== Tareas por realizar ==
**A.** Enumera, sin repetirlos y en el orden en que aparecen, todos los años que se mencionan en el texto sobre la elección de 1928.
**B.** Continúa el texto sobre la elección de 1928 a partir de su última oración.

== Fragmento para leer ==

Valdez señaló una singularidad de la elección de 1928: fue masiva y contundente. En un verdadero plebiscito, concurrió el 80% del electorado y un 61% votó por Yrigoyen. En 1922, este había transferido canónicamente la banda presidencial a su amigo y discípulo Marcelo de Alvear, pero sus estilos políticos eran diferentes y pronto dividieron a los radicales. Los “antipersonalistas” rodearon a Alvear, mientras que los “personalistas” proclamaron “la vuelta de Yrigoyen” en 1928.
Ese posible retorno polarizó las fuerzas políticas. Los conservadores -partidos provinciales reacios a organizarse a escala nacional- constituyeron la Confederación de las Derechas. Los radicales antiyrigoyenistas formaron en 1924 la UCR Antipersonalista, un conjunto heterogéneo que reunía a los llamados “galeritas” con caudillos populares como el sanjuanino Cantoni o el mendocino Lencinas. Ambos grupos se unieron en 1927, tras la fórmula Melo-Gallo. Para frenar al viejo caudillo, usaron con libertad los recursos del poder presidencial, aunque en los momentos decisivos -cuando se propusieron intervenir la provincia de Buenos Aires, baluarte yrigoyenista- el presidente Alvear se opuso.
El poder del yrigoyenismo -que lograría repetir la hazaña de 1916 de ganar la presidencia desde la oposición- se basó en una organización electoral muy eficaz (la célebre “máquina) y en un ideal simple pero de enorme capacidad integradora: la “causa” nacional y regeneradora. A medida que se acercaba el comicio, “máquina” y “causa” funcionaron a pleno: ciudades y pueblos se poblaron de comités, mientras que por fuera del partido proliferaban las asociaciones civiles -étnicas, profesionales, intelectuales- que desde una posición independiente proclamaban su adhesión al caudillo.

== Datos de origen ==
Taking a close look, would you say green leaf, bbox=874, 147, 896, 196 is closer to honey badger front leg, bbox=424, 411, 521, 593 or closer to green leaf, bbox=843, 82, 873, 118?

== Respuestas ==
**A.** 1928, 1922, 1924, 1927, 1916

**B.**
Un líder carismático
Culminó por entonces la exaltación de la figura de Yrigoyen, algo que sigue siendo un enigma. Para sus seguidores, Yrigoyen era el apóstol, predicando la palabra divina, o el mesías, arrojando a los mercaderes del templo. Encarnó a la vez al pueblo y a la nación. De Privitellio -que anticipó la próxima publicación de un libro de Yrigoyen hasta ahora desconocido- señaló cómo el propio caudillo estaba profundamente convencido de poseer esa singularidad carismática, esa excepcionalidad que por entonces Max Weber señalaba como la característica de los nuevos liderazgos de masas.
En ese contexto, el contundente resultado de la elección de 1928 parecía materializar la idea de la unanimidad del pueblo, vencedor del “régimen oligárquico”.
El problema era que, según esa idea, para el 40% que había votado contra el “personalismo” no quedaba ningún lugar legítimo. El plebiscito -concluye Valdez- no resolvió el conflicto político sino que lo agravó, como se vio pronto.
Entre 1928 y 1931 la situación se invirtió. Yrigoyen fue depuesto y encarcelado en Martín García y el general Justo se instaló, legítimamente, en la casa de Gobierno. De Privitellio puntualizó las variadas peripecias del proceso. La primera sucedió en marzo de 1930, cuando en las elecciones legislativas Yrigoyen retrocedió en varios distritos, ganó por escaso margen en Buenos Aires y fue derrotado en la Capital Federal por los socialistas independientes, desprendidos del viejo partido Socialista. Por otra parte, el gobierno recurrió al fraude en San Juan y Mendoza, y probablemente en Córdoba, algo siempre negado por los radicales. Finalmente resultó que logró aumentar su representación parlamentaria. Los opositores abandonaron la esperanza de derrotarlo: en elecciones, Yrigoyen era imbatible. Surgió entonces la idea de la “revolución”, concretada el 6 de setiembre de 1930.
La posteridad ha visto en esa jornada el comienzo del pretorianismo militar. Sus contemporáneos, en cambio, lo asociaron con la tradición de revoluciones cívico militares, que se inició en 1890. En 1930 fueron muy pocos los militares que marcharon para derribar a Yrigoyen, pero a la vez, casi ninguno salió a defenderlo. En cambio, la parte civil se expresó en las calles con masividad y entusiasmo: todas las fuerzas políticas estaban presentes. En esta desigual participación se encuentra la explicación del destino final de este golpe.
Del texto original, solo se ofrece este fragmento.